◆ **GIVEN PASSAGE**:

Twin TownPosted: January 16, 2012
“They have the same piercing eyes. The same color hair. One may be shy, while the other loves meeting new people. Discovering why identical twins differ—despite having the same DNA—could reveal a great deal about all of us.“
I read this interesting article about DNA research in the latest National Geographic issue, and was intrigued by the portraits shot by award winning photographer Martin Schoeller. Spot the differences!
Six-year-old Johanna Gill puts a protective hand on her sister, Eva. The twins both have mild autism, a disorder linked to genetic inheritance.
The 15-year-old sisters want to go to the same university and become opera singers. They both like to draw as well but have a different approach to their art. Marta depicts finely detailed faces, while Emma prefers more expansive images: the sky, the rain, objects in motion.
As infants, Ramon and Eurides looked so much alike that their mother gave them name bracelets so she wouldn’t get confused and feed the same child twice. Today at age 34, the twins are next-door neighbors in Florida, living in identical custom-built houses. A topic of family debate: Who has the fuller face? Ramon says it’s Eurides. Eurides (and the mother) say it’s Ramon. Mom thinks it’s because she mistakenly gave Eurides’s portion to the other twin.
When Loretta was diagnosed with breast cancer three years ago, Lorraine was in the doctor’s office with her. Loretta asked if Lorraine should be checked as well. The doctor discovered that Lorraine also had breast cancer. After receiving treatment, the sisters are both in good health.
The nine-year-olds get along well and also have a psychic shopping bond. Their mom sometimes takes them to the mall on separate occasions. Even when one twin doesn’t know what the other twin has selected, they typically want to buy the same clothes.
In kindergarten Spencer was too shy to pose on picture day. He gave his shirt to his brother, who sat for both portraits. Their mom wasn’t fooled: She spotted the mosquito bite on Skyler’s forehead in both. In high school the brothers were wrestlers; the ref would sometimes tell one, “You can’t come back out—you just wrestled.” Now 19, they attend Ohio’s Lake Erie College, one of the few that offers a scholarship to twins—one pays full tuition, the other is a freebie.

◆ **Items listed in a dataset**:
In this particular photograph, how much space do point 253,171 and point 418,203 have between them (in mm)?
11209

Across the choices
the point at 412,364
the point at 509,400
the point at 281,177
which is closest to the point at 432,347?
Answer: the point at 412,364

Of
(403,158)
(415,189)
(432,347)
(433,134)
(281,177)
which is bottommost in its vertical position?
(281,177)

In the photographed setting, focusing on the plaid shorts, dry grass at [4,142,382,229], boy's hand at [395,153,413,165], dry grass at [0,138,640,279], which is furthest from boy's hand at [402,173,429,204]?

--

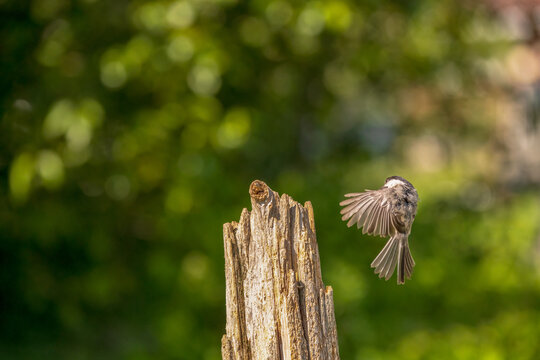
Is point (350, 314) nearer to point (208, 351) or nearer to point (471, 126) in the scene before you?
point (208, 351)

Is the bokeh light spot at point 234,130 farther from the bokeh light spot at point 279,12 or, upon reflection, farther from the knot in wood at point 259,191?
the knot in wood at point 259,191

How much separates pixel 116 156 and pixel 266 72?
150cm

◆ **WHAT IS NEEDED**: Can you extract, word for word, the part of the twins article running from "When Loretta was" up to and including "the same clothes."?

◆ **EXERCISE OUTPUT**:
When Loretta was diagnosed with breast cancer three years ago, Lorraine was in the doctor’s office with her. Loretta asked if Lorraine should be checked as well. The doctor discovered that Lorraine also had breast cancer. After receiving treatment, the sisters are both in good health.
The nine-year-olds get along well and also have a psychic shopping bond. Their mom sometimes takes them to the mall on separate occasions. Even when one twin doesn’t know what the other twin has selected, they typically want to buy the same clothes.